Russian President Vladimir Putin chairs a meeting with members of the Security Council at the Novo-Ogaryovo residence outside MoscowMoscow, Reuters—Russia’s president ordered intelligence agencies on Monday to step up efforts to secure a volatile region near next year’s Winter Olympics, saying the situation was not improving fast enough.

Vladimir Putin has already signed a decree imposing restrictions on freedom of movement and assembly near Olympic venue Sochi—an order which campaign groups say violates human rights.

“Despite evident positive shifts, the situation in the North Caucasus is improving too slowly,” Putin told his Security Council, a body which advises him on security and defense, five months before the start of the February event.

“Terrorism threats, security concerns have not been finally eradicated,” he added, in comments published on the Kremlin’s website.

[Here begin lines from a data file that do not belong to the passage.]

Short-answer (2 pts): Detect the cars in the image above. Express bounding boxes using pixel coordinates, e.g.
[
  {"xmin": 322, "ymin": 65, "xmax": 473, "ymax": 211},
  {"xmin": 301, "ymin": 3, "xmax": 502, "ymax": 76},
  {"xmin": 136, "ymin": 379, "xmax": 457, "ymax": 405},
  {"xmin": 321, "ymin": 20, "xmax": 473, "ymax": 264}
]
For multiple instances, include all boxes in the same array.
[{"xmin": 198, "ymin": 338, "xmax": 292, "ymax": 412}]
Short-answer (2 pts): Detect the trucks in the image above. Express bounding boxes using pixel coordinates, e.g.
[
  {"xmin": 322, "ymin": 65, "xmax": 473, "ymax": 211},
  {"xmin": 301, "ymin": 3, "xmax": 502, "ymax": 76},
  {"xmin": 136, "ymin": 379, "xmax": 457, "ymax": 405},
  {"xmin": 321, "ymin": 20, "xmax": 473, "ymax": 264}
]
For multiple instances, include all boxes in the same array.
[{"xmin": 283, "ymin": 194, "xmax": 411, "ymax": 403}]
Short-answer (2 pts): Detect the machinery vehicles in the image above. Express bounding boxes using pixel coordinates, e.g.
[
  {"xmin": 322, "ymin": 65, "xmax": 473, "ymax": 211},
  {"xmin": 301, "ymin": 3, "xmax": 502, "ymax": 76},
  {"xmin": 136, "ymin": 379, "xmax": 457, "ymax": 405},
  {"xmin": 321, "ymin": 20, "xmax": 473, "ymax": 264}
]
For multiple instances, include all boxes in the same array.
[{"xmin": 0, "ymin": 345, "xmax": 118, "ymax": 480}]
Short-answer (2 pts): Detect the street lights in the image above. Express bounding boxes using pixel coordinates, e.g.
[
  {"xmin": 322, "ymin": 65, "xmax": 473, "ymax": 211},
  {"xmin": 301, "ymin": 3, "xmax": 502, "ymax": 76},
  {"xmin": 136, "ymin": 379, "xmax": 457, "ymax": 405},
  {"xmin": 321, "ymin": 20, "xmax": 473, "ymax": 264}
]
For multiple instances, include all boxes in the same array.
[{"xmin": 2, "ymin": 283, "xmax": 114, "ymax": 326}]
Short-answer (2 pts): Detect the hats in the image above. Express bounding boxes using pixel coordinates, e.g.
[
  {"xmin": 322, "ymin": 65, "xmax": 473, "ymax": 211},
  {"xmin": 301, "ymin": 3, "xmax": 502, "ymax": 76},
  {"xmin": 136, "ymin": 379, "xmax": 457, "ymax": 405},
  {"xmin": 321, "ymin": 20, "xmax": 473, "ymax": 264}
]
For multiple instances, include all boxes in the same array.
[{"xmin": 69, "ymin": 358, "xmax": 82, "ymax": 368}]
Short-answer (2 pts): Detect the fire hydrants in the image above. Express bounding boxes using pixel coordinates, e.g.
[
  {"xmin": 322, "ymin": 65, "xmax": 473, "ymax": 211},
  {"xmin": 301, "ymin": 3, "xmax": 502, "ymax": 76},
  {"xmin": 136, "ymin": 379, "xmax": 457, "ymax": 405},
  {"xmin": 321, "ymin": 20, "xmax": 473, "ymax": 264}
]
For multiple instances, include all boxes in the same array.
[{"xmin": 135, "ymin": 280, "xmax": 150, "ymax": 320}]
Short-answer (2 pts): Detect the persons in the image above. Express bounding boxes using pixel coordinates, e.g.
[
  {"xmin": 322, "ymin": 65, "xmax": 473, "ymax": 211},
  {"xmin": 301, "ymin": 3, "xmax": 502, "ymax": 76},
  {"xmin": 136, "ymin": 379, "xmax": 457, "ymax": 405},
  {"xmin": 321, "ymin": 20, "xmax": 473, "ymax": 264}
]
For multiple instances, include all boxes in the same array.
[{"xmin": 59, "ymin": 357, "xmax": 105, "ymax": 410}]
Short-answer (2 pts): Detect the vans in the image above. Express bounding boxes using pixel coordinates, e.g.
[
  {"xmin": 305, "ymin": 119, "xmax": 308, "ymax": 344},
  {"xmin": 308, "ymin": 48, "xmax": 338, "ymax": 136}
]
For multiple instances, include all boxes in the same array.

The Kremlin has amassed a huge security infrastructure in region around the Black Sea resort town to prevent attacks on the games by Islamist militants involved in nearly daily violence in the nearby North Caucasus.

Putin urged the council to “mobilize all law enforcement bodies” to tighten security.

Rooted in two separatist wars in the North Caucasus province of Chechnya since the fall of the Soviet Union, the insurgency has spilled into Dagestan which is now the focal point of violence.

Putin repeated Russia’s long-standing assertion that foreign powers exploited the turmoil to weaken Russia from within.

“We are also facing destructive anti-Russian activity from a number of foreign states…which still see North Caucasus as a foothold to destabilize Russia overall, to cause us economic damage, undermine Russia’s global influence and activity,” he said.

He also brushed off criticism of Russia’s human rights record by rights groups and foreign states.

“Let them first of all look after themselves…They have plenty of violations themselves,” he said.